Monday, August 2, 2010

Trans Fats

Trans fats can be monounsaturated or polyunsaturated fats; however, they are structured differently than the other monounsaturated or polyunsaturated fats, which makes them act more like solid or saturated fats.

The two main types in the diet are artificial or industrial and naturally occurring trans fats.

Artificial or industrial trans fats are found in partially hydrogenated oils and foods made with or fried in them; these include margarines, commercially baked goods, snack foods, and French fries. Elaidic acid is the primary transf fat found in partially hydrogenated vegetable oils, as the trans form of oleic acid, monounsaturated fat.

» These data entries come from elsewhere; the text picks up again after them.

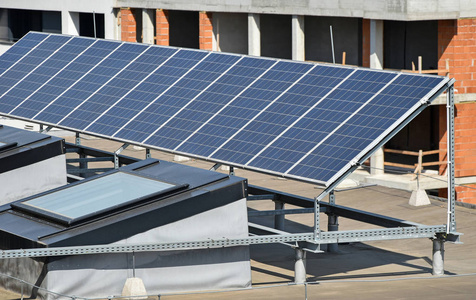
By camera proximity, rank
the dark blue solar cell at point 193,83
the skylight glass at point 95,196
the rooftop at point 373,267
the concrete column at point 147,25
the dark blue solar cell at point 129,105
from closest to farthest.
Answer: the rooftop at point 373,267, the skylight glass at point 95,196, the dark blue solar cell at point 193,83, the dark blue solar cell at point 129,105, the concrete column at point 147,25

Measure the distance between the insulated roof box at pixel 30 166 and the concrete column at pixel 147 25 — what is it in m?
27.4

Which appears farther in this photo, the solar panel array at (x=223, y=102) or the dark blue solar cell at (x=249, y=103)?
the dark blue solar cell at (x=249, y=103)

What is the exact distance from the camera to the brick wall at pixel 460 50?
40.0m

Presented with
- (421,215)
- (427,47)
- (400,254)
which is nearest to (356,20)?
(427,47)

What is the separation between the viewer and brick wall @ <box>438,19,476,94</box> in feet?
131

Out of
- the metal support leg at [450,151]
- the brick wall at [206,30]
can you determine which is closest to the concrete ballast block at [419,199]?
the metal support leg at [450,151]

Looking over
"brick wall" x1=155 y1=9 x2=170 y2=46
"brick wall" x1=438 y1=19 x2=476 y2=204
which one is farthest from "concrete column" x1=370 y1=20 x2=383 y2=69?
"brick wall" x1=155 y1=9 x2=170 y2=46

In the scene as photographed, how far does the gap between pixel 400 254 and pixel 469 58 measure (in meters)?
15.4

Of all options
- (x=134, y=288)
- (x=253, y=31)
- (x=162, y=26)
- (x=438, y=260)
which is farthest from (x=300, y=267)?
(x=162, y=26)

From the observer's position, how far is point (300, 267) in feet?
74.1

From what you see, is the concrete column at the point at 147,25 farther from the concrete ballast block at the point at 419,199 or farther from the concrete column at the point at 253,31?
the concrete ballast block at the point at 419,199

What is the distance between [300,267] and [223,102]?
5558mm

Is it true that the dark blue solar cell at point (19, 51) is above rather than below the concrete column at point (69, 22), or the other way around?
below

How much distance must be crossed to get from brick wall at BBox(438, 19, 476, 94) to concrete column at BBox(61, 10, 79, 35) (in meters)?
23.7
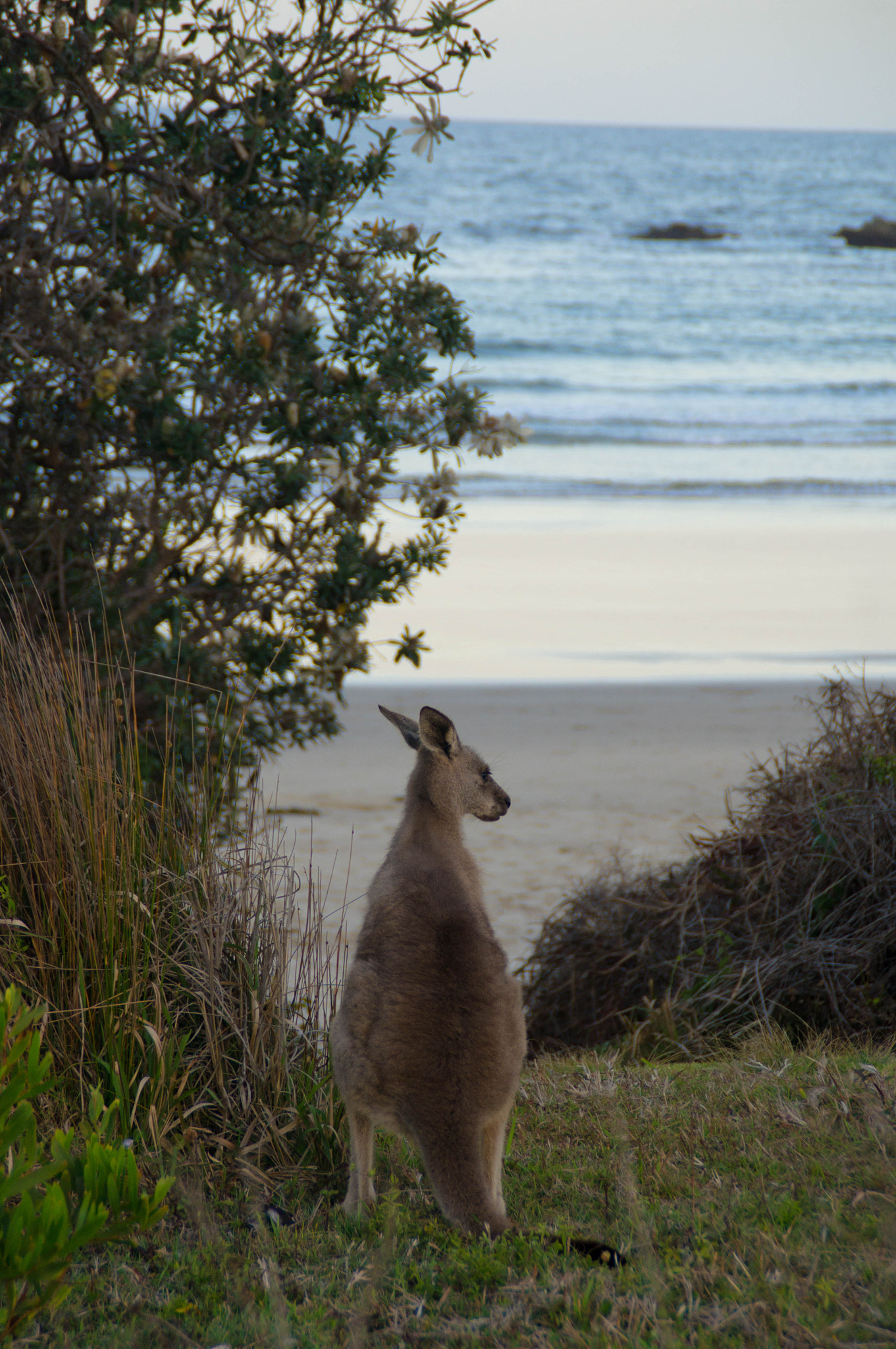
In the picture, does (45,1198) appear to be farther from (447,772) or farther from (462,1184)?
(447,772)

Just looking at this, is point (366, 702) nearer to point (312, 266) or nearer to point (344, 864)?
point (344, 864)

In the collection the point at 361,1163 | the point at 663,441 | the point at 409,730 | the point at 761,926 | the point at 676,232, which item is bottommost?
the point at 361,1163

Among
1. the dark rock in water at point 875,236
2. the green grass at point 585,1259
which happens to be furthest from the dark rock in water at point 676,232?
the green grass at point 585,1259

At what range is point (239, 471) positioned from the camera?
5551 mm

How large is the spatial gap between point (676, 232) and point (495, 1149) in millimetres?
51140

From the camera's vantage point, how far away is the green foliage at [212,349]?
517 cm

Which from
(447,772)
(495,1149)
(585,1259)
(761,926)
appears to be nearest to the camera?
(585,1259)

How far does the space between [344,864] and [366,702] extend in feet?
12.8

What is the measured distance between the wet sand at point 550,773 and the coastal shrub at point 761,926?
464 mm

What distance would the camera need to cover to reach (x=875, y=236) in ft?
161

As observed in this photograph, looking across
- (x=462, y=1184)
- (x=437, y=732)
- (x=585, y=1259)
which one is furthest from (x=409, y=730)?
(x=585, y=1259)

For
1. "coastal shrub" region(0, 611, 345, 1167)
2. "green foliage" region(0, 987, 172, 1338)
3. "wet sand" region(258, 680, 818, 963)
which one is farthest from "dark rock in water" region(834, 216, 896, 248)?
"green foliage" region(0, 987, 172, 1338)

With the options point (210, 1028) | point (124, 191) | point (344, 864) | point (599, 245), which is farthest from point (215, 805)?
point (599, 245)

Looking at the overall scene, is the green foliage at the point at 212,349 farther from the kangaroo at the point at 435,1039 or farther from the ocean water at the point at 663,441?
the kangaroo at the point at 435,1039
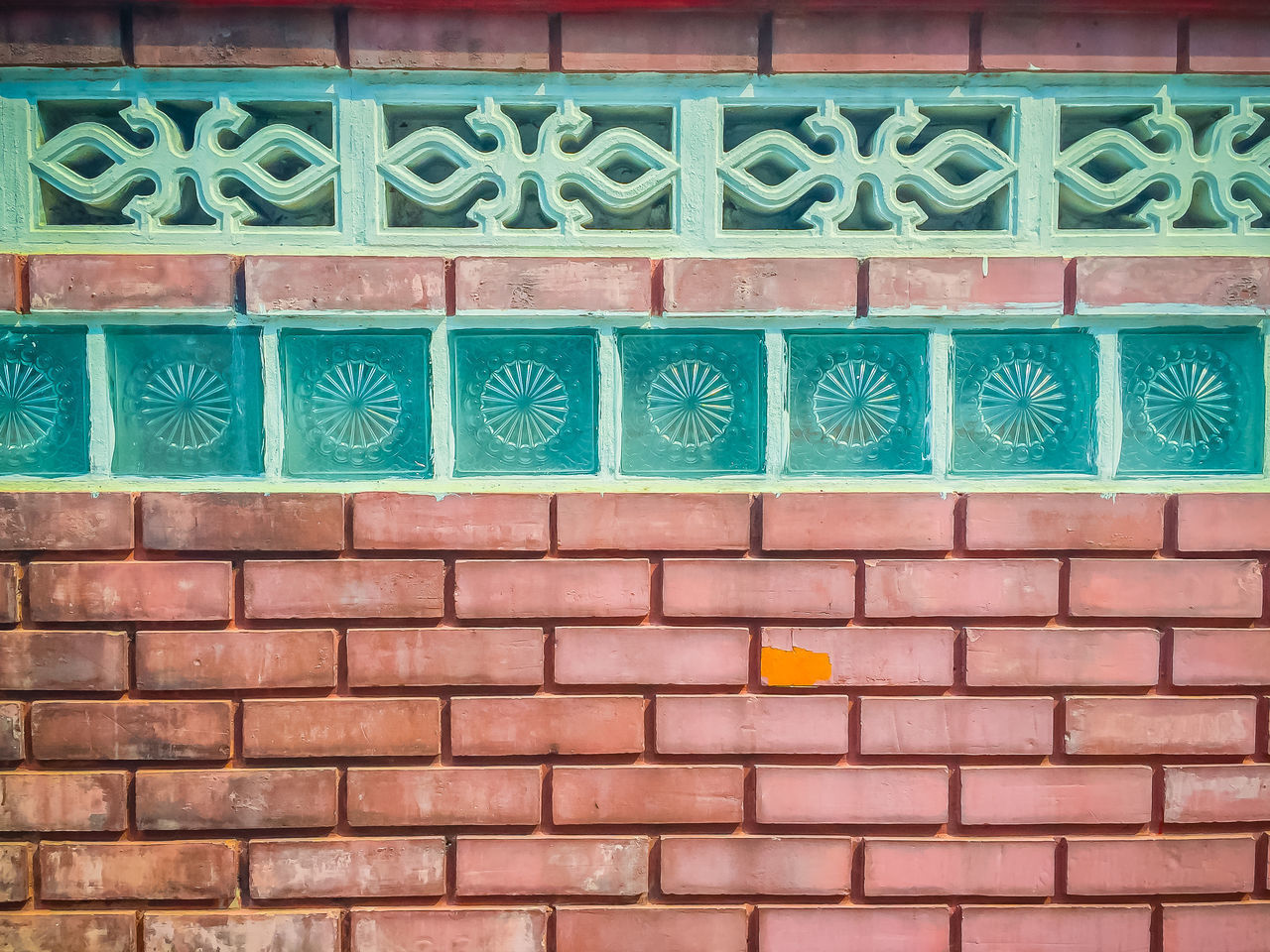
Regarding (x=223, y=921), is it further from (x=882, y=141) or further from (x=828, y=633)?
(x=882, y=141)

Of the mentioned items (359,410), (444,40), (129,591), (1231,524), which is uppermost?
(444,40)

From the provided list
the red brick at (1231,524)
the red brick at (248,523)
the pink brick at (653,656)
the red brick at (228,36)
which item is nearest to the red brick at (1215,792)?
the red brick at (1231,524)

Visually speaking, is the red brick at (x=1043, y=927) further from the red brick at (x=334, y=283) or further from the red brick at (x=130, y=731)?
the red brick at (x=334, y=283)

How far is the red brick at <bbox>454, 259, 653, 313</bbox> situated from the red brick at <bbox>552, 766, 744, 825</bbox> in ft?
3.26

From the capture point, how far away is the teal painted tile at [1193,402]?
156 cm

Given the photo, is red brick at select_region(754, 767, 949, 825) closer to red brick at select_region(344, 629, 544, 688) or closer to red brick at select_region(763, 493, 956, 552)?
red brick at select_region(763, 493, 956, 552)

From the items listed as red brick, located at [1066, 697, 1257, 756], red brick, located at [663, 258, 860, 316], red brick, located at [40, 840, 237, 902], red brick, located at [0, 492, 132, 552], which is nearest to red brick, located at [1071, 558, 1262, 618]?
red brick, located at [1066, 697, 1257, 756]

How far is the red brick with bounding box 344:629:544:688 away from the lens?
1506mm

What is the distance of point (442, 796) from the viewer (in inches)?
60.1

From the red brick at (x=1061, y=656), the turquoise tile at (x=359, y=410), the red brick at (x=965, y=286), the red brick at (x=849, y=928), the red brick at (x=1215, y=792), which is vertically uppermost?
the red brick at (x=965, y=286)

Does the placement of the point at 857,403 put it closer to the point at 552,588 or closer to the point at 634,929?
the point at 552,588

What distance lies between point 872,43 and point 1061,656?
1.37 m

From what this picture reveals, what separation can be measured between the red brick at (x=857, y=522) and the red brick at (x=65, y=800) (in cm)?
150

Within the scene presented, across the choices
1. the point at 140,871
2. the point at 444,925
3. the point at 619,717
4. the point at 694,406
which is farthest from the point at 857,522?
the point at 140,871
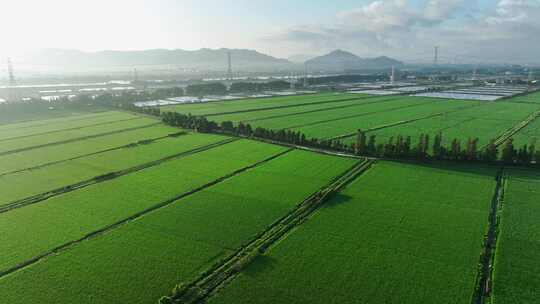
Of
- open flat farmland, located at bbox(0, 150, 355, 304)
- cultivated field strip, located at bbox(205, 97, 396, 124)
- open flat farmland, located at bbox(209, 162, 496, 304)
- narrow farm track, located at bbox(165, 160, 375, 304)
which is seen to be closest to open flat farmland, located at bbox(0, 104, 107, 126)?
cultivated field strip, located at bbox(205, 97, 396, 124)

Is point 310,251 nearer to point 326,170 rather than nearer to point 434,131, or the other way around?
→ point 326,170

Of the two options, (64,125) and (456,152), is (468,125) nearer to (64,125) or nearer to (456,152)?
(456,152)

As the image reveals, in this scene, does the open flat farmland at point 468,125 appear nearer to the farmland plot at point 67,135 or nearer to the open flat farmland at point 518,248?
the open flat farmland at point 518,248

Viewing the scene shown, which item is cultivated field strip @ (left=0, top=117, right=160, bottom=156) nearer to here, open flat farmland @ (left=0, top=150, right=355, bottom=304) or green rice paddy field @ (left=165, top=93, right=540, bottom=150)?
green rice paddy field @ (left=165, top=93, right=540, bottom=150)

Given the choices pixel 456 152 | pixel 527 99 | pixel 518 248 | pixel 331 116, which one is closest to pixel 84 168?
pixel 518 248

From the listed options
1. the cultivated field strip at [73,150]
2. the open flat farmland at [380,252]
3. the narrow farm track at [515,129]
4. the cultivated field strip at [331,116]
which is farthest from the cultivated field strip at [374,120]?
the open flat farmland at [380,252]

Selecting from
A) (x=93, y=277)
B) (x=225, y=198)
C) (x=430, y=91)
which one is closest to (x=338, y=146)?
(x=225, y=198)
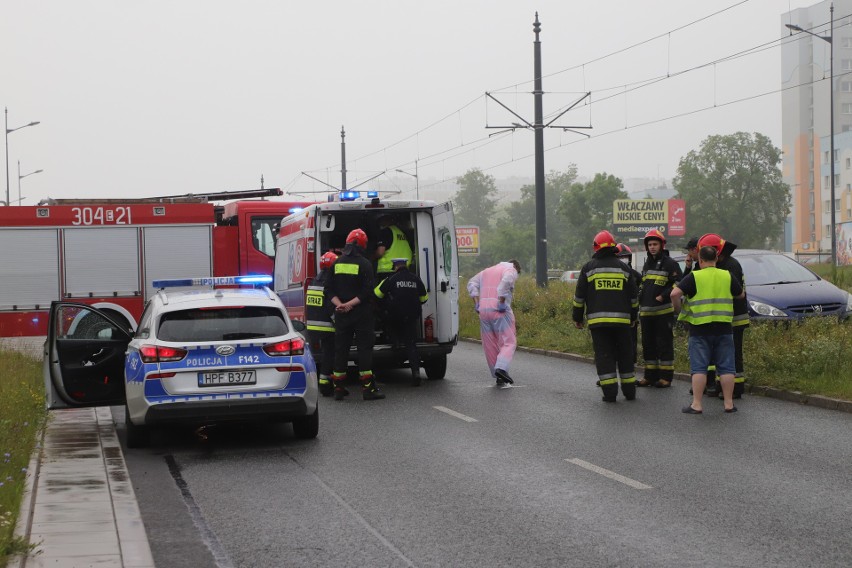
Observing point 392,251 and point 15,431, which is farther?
point 392,251

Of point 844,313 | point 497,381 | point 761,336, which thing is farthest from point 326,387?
point 844,313

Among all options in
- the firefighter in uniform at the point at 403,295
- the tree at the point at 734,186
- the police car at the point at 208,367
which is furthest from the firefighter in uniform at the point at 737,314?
the tree at the point at 734,186

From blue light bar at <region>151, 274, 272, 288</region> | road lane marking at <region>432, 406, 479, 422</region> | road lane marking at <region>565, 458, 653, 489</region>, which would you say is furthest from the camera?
road lane marking at <region>432, 406, 479, 422</region>

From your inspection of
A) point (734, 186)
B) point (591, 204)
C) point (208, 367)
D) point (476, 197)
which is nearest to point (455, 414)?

Naturally occurring trans fats are found in the stomachs of cows, sheep, and goats. In foods, they’re found in small amounts in beef, pork, lamb, and butterfat (used to make butter and milk). Vaccenic acid is the trans fat found in meat and butterfat.

Although trans fats are being phased out in the food supply, they’re still found in a variety of foods. An estimated 40 percent of trans fat intake in the United States comes from baked goods such as cakes, cookies, crackers, pies, and breads. The following foods are other top contributors to our daily trans fat intake, listed in descending contributing order:

Animal products, Margarine, Fried potatoes, Potato chips, corn chips, popcorn, Household shortening, Breakfast cereal and Candy.

Studies have shown that trans fats not only raise total cholesterol and bad LDL cholesterol levels the way saturated fats do, but there is evidence they have further harmful effects by lowering good HDL cholesterol levels. High intakes of trans fats are associated with an increased risk of coronary artery disease, death from coronary heart disease, risk of heart attack, sudden death, and other risk factors for coronary heart disease.

Although the data is limited, recent studies suggest that naturally occurring trans fats don’t adversely affect blood cholesterol levels the way man-made trans fats do and therefore might not have the same negative heart-health effects.

Consuming too much trans fat can also mean you’re taking in more calories than you need, which can contribute to weight gain and other negative health effects. Too much trans fat can also leave fewer calories available for foods such as fruits, vegetables, and whole grains.

The MyPyramid food guidance system, based on the Dietary Guidelines for Americans, recommends that when we make food and beverage choices, we should opt for those that are lowest in added fats or sugar. Choosing foods with less added fats (for example, having air-popped popcorn with a little canola oil instead of crackers made with added fats) can help us boost our nutritional intake and save on calories and all types of fats including trans fats.

Partially hydrogenated oils turn a liquid vegetable oil into a more solid, stable fat, creating trans fats in the process; the more hydrogens added during hydration, the more saturated (or solid) the fat becomes. But only partially (not fully) hydrogenated oils contain trans fats.